Le président de la formation de jugement a dispensé le rapporteur public, sur sa proposition, de prononcer des conclusions à l'audience.
Les parties ont été régulièrement averties du jour de l'audience.
Ont été entendus au cours de l'audience publique :
- le rapport de M. B...-louis Albertini, président de chambre,
- et les observations de Me E...A..., représentant M. D...C....
Le rapport de M. B...-louis Albertini, président de chambre, a été entendu au cours de l'audience publique.
1. M.C..., ressortissant nigérien né le 25 mai 1983 à Lagos, a déclaré être entré en France le 11 juin 2012. Après avoir sollicité le bénéfice de l'asile politique, le préfet de la Seine-Maritime a refusé de lui délivrer une autorisation provisoire de séjour par un arrêté du 16 novembre 2012. Par deux arrêtés du 2 janvier 2013, il a ordonné sa remise aux autorités allemandes et son placement en rétention administrative. Par un jugement du 11 janvier 2013, le tribunal administratif de Rouen a annulé ces arrêtés. M. C...a, de nouveau, sollicité le bénéfice de l'asile politique. Sa demande a été rejetée par une décision de l'Office français de protection des réfugiés et des apatrides du 21 octobre 2015, confirmée par une décision de la Cour nationale du droit d'asile du 6 mai 2016. Il a ensuite sollicité, le 13 juin 2016, un titre de séjour sur le fondement de l'article L. 313-10 du code de l'entrée et du séjour des étrangers et du droit d'asile. Par arrêté du 30 mars 2017, la préfète de la Seine-Maritime a refusé de lui délivrer un titre de séjour, lui a enjoint de quitter le territoire dans un délai de trente jours et a fixé le pays de destination. Il a contesté cet arrêté devant le tribunal administratif de Rouen. M. C...relève appel du jugement du 26 octobre 2017 par lequel le tribunal administratif de Rouen a rejeté sa demande tendant à l'annulation de l'arrêté du 30 mars 2017.

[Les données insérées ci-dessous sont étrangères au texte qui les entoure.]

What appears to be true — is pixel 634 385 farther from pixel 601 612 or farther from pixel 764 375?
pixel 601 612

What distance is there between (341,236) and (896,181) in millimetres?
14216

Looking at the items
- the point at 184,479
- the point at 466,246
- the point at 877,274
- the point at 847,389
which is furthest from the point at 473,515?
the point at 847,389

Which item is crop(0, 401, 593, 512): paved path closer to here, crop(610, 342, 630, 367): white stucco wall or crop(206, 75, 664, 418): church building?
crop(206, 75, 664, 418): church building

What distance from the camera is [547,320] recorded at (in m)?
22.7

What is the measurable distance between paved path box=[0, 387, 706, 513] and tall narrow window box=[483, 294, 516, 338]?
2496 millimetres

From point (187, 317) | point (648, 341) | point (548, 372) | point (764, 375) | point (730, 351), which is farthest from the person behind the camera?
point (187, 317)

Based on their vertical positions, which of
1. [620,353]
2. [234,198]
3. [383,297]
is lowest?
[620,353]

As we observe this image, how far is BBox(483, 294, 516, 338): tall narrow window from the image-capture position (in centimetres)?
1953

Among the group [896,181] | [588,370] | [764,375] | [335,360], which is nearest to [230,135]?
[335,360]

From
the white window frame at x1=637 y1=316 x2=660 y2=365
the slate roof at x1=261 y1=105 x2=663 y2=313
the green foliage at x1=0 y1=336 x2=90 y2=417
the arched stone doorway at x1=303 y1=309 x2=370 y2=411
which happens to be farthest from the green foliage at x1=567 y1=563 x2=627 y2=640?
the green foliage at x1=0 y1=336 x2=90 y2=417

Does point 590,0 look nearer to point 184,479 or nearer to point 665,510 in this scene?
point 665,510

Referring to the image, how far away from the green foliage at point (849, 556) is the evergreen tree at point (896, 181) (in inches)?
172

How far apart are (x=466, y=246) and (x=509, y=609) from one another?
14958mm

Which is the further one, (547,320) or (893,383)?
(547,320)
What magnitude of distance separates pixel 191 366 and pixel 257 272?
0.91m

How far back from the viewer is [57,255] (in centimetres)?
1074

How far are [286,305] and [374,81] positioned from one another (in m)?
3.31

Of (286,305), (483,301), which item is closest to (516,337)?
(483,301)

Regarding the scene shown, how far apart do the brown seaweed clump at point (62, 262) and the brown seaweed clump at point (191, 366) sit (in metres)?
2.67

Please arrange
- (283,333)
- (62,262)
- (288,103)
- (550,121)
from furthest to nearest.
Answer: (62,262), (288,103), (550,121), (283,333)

Sur la régularité du jugement :
2. Aux termes de l'article R. 611-1 du code de justice administrative : " La requête et les mémoires, ainsi que les pièces produites par les parties, sont déposés ou adressés au greffe. / La requête, le mémoire complémentaire annoncé dans la requête et le premier mémoire de chaque défendeur sont communiqués aux parties avec les pièces jointes dans les conditions prévues aux articles R. 611-3, R. 611-5 et R. 611-6. / Les répliques, autres mémoires et pièces sont communiqués s'ils contiennent des éléments nouveaux ". Aux termes du premier alinéa de l'article R. 613-2 du même code : " Si le président de la formation de jugement n'a pas pris une ordonnance de clôture, l'instruction est close trois jours francs avant la date de l'audience indiquée dans l'avis d'audience prévu à l'article R. 711-2. Cet avis le mentionne ". L'article R. 613-3 dans sa version applicable au cours de l'instruction suivie devant les premiers juges dispose en outre que : " Les mémoires produits après la clôture de l'instruction ne donnent pas lieu à communication et ne sont pas examinés par la juridiction. / Si les parties présentent avant la clôture de l'instruction des conclusions nouvelles ou des moyens nouveaux, la juridiction ne peut les adopter sans ordonner un supplément d'instruction " ; Enfin l'article R. 613-4 du même code prévoit que : " Le président de la formation de jugement peut rouvrir l'instruction par une décision qui n'est pas motivée et ne peut faire l'objet d'aucun recours. (...) / La réouverture de l'instruction peut également résulter d'un jugement ou d'une mesure d'investigation ordonnant un supplément d'instruction. / Les mémoires qui auraient été produits pendant la période comprise entre la clôture et la réouverture de l'instruction sont communiqués aux parties ".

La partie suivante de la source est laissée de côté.